*** Opening DATASET EXTRACT ***
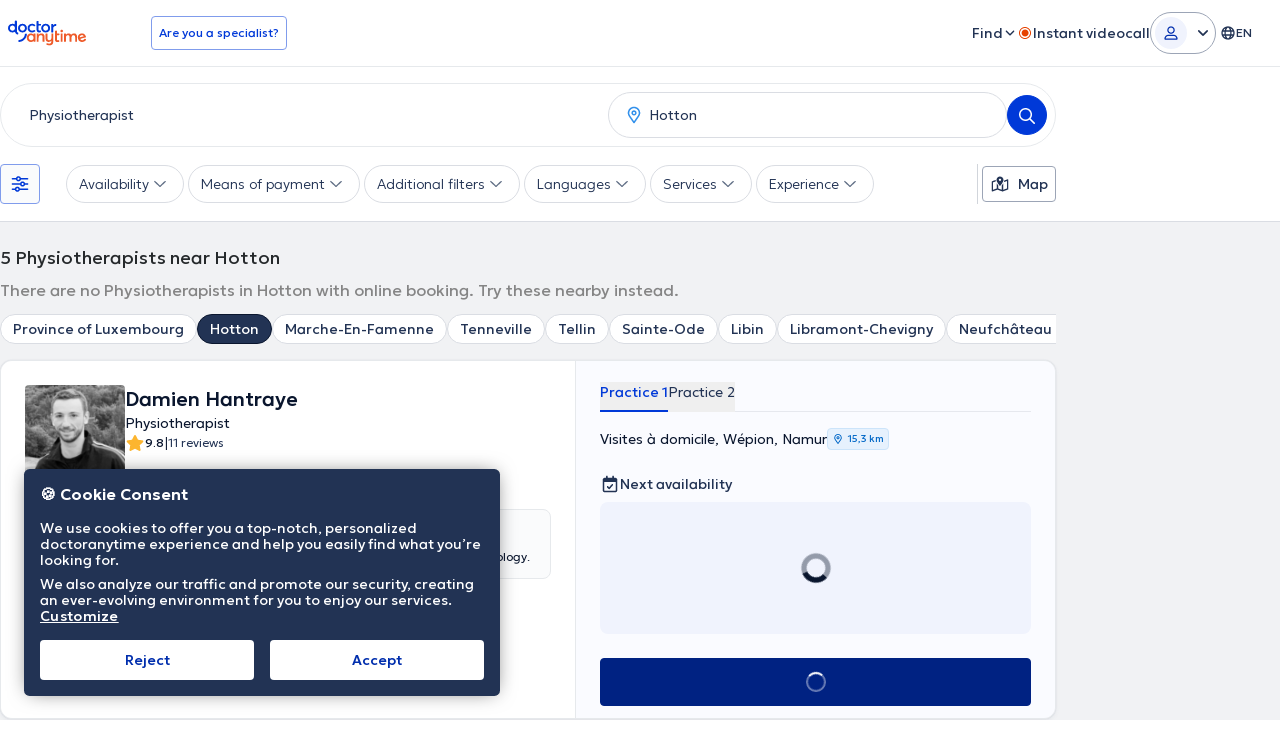

--- FILE ---
content_type: text/javascript
request_url: https://www.doctoranytime.be/dist/vite/storage.DURJf6MP.js
body_size: -121
content:
import{u as o}from"./index.UZ3HlM_o.js";const e=o(),i="waitinglist_subscribed_doctors",n=()=>{const s=window.waitingListAlreadySubscribed||[],t=r();return[...new Set([...s,...t])]},d=s=>n().includes(s),a=s=>{const t=r();t.includes(s)||(t.push(s),e.setItem(i,JSON.stringify(t)))},r=()=>{try{const s=e.getItem(i);return s?JSON.parse(s):[]}catch(s){return console.error("Error reading waiting list session storage:",s),[]}},u=()=>{e.removeItem(i)};export{a,u as c,d as i};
*** Closing DATASET EXTRACT ***
PROBLEM STATEMENT: Copy the listing exactly, omitting pictures.

TASK ANSWER:
--- FILE ---
content_type: text/javascript
request_url: https://www.doctoranytime.be/dist/vite/storage.DURJf6MP.js
body_size: -121
content:
import{u as o}from"./index.UZ3HlM_o.js";const e=o(),i="waitinglist_subscribed_doctors",n=()=>{const s=window.waitingListAlreadySubscribed||[],t=r();return[...new Set([...s,...t])]},d=s=>n().includes(s),a=s=>{const t=r();t.includes(s)||(t.push(s),e.setItem(i,JSON.stringify(t)))},r=()=>{try{const s=e.getItem(i);return s?JSON.parse(s):[]}catch(s){return console.error("Error reading waiting list session storage:",s),[]}},u=()=>{e.removeItem(i)};export{a,u as c,d as i};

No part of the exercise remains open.